In the extract about the Manti Te'o hoax, on what date did Te'o first suspect that Lennay Kekua was a hoax?

> EXTRACT
———

They gave her a full backstory (she went to Stanford and took over her father's construction business when he died). They also populated her universe with fake relatives, who Te'o often communicated with.
And they didn't just communicate with Te'o. Pete Thamel spoke to several different people about Lennay in September. One of the people — a UCLA football player who went to high school with Te'o — said he had knew and communicated with Lennay before, but never met her face-to-face.
Te'o's uncle Alema suggested on 1280 The Zone radio that he wouldn't put it past the hoaxers to hire a woman to actually meet with Manti and pretend to be Lennay Kekua.
Regardless of whether or not that rumor is true, there was a fully-formed fictional universe here — one designed to ensure the validity of the cruel lies at the center of the hoax.
It's truly horrible stuff. And if he didn't know anything at all, Te'o was the victim of serious psychological abuse.
But (and now we stop assuming Te'o's was hoaxed) there are real questions in his story.
We know he stammered when talking to SI about how he met Lennay Kekua. And we know he kept talking about Kekua even after he first suspected she was a hoax on December 6.
There are also all sorts of rumors coming out of South Bend that Te'o embellished his relationship with Kekua in the media. ND student Tyler Moore wrote on College Spun that it was an open secret among players and some students that Te'o and Kekua weren't really boyfriend-girlfriend. Today, TMZ reported that Te'o started dating a new (real) girl shortly after Kekua died.
It's totally plausible that Te'o was hoaxed. It's totally plausible that Te'o knew about it. And it's totally plausible that Te'o didn't know Kekua was a hoax, but played up his relationship with her for publicity.
We just don't know right now. But if he was hoaxed, it's truly horrific.

———

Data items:

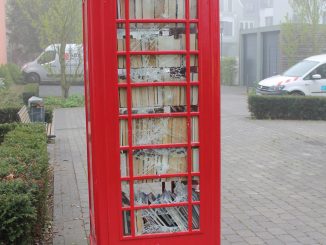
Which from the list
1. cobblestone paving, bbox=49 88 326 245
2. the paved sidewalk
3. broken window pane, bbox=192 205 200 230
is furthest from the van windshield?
broken window pane, bbox=192 205 200 230

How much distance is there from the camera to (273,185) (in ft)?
24.7

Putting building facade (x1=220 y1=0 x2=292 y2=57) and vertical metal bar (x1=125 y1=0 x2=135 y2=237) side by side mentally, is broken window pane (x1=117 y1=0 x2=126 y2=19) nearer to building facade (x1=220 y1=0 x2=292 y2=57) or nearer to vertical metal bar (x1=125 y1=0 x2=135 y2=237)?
vertical metal bar (x1=125 y1=0 x2=135 y2=237)

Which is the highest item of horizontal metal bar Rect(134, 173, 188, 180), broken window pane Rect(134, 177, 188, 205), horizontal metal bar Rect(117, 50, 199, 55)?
horizontal metal bar Rect(117, 50, 199, 55)

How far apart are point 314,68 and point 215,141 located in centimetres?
1549

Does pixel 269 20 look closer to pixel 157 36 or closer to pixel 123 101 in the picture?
pixel 157 36

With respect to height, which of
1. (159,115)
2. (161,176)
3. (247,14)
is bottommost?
(161,176)

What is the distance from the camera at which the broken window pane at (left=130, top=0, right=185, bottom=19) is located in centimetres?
340

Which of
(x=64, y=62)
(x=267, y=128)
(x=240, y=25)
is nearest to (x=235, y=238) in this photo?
(x=267, y=128)

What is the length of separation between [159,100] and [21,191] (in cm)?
151

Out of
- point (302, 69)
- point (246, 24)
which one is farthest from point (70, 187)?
point (246, 24)

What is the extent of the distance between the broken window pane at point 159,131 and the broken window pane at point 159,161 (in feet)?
0.23

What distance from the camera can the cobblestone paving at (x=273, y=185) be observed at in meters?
5.48

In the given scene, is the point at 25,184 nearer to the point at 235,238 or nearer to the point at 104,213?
the point at 104,213

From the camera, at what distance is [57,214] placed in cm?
615
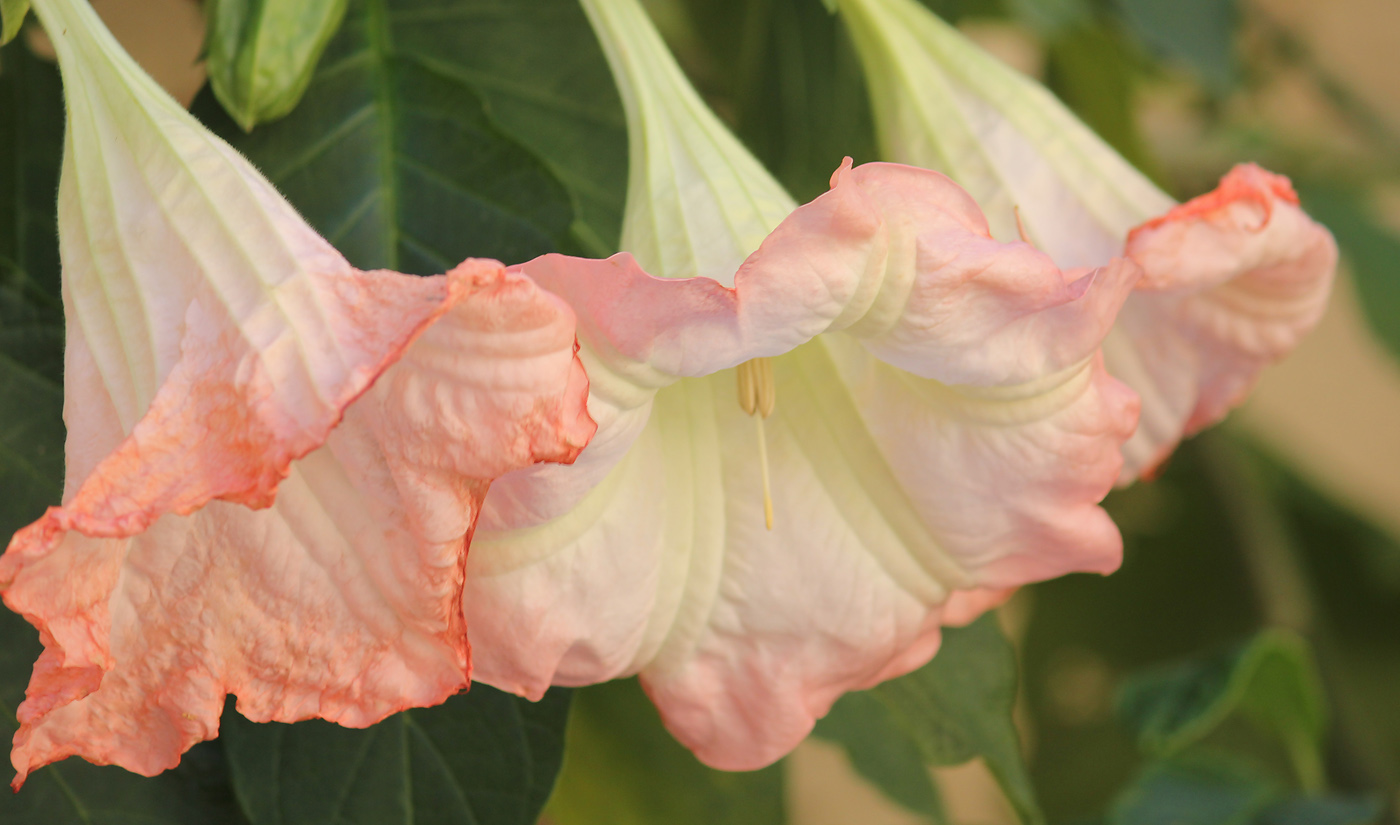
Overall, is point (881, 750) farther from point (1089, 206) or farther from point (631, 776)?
point (1089, 206)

———

> RESULT
December 6